Just before Christmas, however, John Fund wrote a piece in the Wall Street Journal that ought to be required reading for every media and communications mogul in America. Titled “The Net Neutrality Coup,” Fund recounts the role played by a handful of large grant-giving foundations, and the beneficiaries of their largesse (“paid clappers,” in Ted Turner’s immortal phrase) in the promotion of this cynical creation of the “media reform” movement.
Perhaps the greatest value in Fund’s piece is his finding that most of those foundations that provided the lion’s share of funding for net neutrality were also among the biggest sources of funding for the earlier (and even worse) mischief, “campaign finance reform.”
Fund identifies by name a total of six grant-giving foundations and four operating organizations. They are, among the former: the Pew Charitable Trusts, the Schumann Center for Media and Democracy, the Joyce Foundation, George Soros’s Open Society Institute, the Ford Foundation, and the John and Catherine MacArthur Foundation.
The four operating groups are Free Press, Public Knowledge, Harvard’s Berkman Center for Internet and Society, and the New America Foundation. What all of these groups – funders and recipients alike – share in common is that, to varying degrees, they are all liberal-leaning, or “progressive,” as they yearn to be called nowadays.

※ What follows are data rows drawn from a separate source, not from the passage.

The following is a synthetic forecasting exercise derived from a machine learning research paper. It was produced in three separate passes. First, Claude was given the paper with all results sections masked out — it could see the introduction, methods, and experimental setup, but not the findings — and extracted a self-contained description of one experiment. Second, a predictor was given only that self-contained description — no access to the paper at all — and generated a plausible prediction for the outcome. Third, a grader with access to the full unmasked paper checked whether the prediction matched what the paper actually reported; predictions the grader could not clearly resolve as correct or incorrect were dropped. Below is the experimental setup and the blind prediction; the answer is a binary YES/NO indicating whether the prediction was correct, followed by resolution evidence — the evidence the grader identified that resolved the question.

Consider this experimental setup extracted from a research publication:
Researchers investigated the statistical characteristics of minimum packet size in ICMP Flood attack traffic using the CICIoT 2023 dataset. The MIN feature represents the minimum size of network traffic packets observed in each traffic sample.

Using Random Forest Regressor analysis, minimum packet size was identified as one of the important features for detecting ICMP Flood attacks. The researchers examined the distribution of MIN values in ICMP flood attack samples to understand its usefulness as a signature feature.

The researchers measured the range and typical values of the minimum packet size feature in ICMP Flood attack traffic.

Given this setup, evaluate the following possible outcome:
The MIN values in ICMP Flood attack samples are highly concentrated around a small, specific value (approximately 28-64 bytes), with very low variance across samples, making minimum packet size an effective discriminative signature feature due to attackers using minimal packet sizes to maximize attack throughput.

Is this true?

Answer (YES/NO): YES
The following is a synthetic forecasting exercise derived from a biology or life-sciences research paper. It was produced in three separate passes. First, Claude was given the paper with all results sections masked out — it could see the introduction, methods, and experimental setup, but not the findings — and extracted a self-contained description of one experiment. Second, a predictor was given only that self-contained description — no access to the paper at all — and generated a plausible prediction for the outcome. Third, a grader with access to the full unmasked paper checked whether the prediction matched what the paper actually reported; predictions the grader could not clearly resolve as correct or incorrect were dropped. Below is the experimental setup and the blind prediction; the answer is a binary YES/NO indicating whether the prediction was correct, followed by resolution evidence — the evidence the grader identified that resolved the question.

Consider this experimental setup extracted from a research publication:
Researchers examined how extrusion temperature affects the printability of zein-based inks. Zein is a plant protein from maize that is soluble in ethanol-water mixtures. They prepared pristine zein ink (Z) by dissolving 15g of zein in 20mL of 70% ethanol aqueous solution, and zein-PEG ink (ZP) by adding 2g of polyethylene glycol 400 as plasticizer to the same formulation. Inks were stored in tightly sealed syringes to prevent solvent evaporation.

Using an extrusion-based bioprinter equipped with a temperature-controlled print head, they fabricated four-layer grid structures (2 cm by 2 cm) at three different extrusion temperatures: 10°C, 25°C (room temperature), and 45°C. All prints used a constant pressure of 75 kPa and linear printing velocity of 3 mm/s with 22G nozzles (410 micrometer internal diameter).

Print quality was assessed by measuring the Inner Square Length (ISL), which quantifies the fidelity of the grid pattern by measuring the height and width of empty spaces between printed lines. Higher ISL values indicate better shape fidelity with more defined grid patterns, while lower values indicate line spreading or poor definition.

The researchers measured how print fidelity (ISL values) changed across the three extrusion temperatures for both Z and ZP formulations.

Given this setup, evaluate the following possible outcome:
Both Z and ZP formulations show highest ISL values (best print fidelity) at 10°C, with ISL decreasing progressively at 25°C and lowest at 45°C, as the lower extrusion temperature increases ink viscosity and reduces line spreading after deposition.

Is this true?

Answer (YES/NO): NO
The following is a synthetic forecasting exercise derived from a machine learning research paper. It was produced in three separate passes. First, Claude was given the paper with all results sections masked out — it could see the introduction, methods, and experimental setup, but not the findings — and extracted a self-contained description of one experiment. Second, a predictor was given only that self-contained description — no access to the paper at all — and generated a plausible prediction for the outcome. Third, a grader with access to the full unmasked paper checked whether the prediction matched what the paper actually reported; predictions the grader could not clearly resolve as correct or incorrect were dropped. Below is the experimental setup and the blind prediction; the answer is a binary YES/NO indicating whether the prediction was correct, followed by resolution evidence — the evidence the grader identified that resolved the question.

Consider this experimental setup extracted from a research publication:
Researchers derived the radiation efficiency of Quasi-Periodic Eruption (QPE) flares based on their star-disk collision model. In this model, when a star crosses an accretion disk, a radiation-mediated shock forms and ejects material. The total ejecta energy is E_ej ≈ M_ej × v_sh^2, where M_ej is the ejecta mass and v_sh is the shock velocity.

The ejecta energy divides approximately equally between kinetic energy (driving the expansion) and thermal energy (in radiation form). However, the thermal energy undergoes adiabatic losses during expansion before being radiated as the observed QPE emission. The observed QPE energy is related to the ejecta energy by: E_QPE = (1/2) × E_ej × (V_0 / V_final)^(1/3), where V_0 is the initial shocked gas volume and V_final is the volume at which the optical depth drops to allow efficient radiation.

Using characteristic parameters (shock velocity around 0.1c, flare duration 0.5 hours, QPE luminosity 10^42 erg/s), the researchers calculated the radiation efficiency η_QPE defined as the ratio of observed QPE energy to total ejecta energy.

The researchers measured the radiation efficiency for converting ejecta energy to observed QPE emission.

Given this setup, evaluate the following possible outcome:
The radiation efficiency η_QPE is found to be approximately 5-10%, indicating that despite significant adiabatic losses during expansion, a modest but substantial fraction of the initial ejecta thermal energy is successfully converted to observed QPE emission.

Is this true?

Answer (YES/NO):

Missing from this list is another billion-dollar grant-giving group – the Knight Foundation – which, through the Knight Commission, has itself peddled net neutrality, along with such pap as the need for greater funding of public broadcasting, and tax credits for investigative journalism. Though we won’t know for sure until its report is issued, the FCC appears to have adopted the Knight Commission’s recommendations as a kind of blueprint in its approach to the commission’s so-called Future of Media initiative.
The reason all of this should be of the greatest importance to everyone, but particularly to titans of media and communications, is simple: The communications policy views of grant-making groups like the Open Society Institute and the Ford Foundation (not to mention Free Press) are inimical to the well being of media and communications companies.
It’s not entirely clear why the “progressive” moneybags’ lavish spending has not incited individuals with different political views, many of whom have amassed great wealth in the media and communications business, to fund non-profit organizations with more pro-business communications policy views. Perhaps it’s because some of them, having gotten theirs and now in retirement, no longer care much what happens to the industry of which they were once a part. Or maybe it’s because many don’t think of themselves, or want others to think of them, as “conservatives,” whatever that means in the context of communications policymaking.
But a likelier explanation is that many fail to understand what a threat to their own and their industry’s welfare some of these groups actually pose. Perhaps because businessmen are very good at lobbying, and understand the ins and outs of PACs, they don’t see the need to engage their critics in the worlds of academia or think tankery.
It’s a mistake, that, because in truth it’s the people who deal in ideas – intellectuals and artists, activists and policy wonks – who are often the engines in the development of policy issues in which legislators and regulators are but the last people to board the train. Witness, for instance, net neutrality.
As John Fund puts it, in the conclusion of his WSJ piece, “So the ‘media reform’ movement paid for research that backed its views, paid activists to promote the research, saw its allies installed in the FCC and other key agencies, and paid for the FCC research that evaluated the research they had already paid for. Now they have their policy. That’s quite a coup.”
The opinions expressed above are those of the writer and not necessarily of The Media Institute, its Board, contributors, or advisory councils.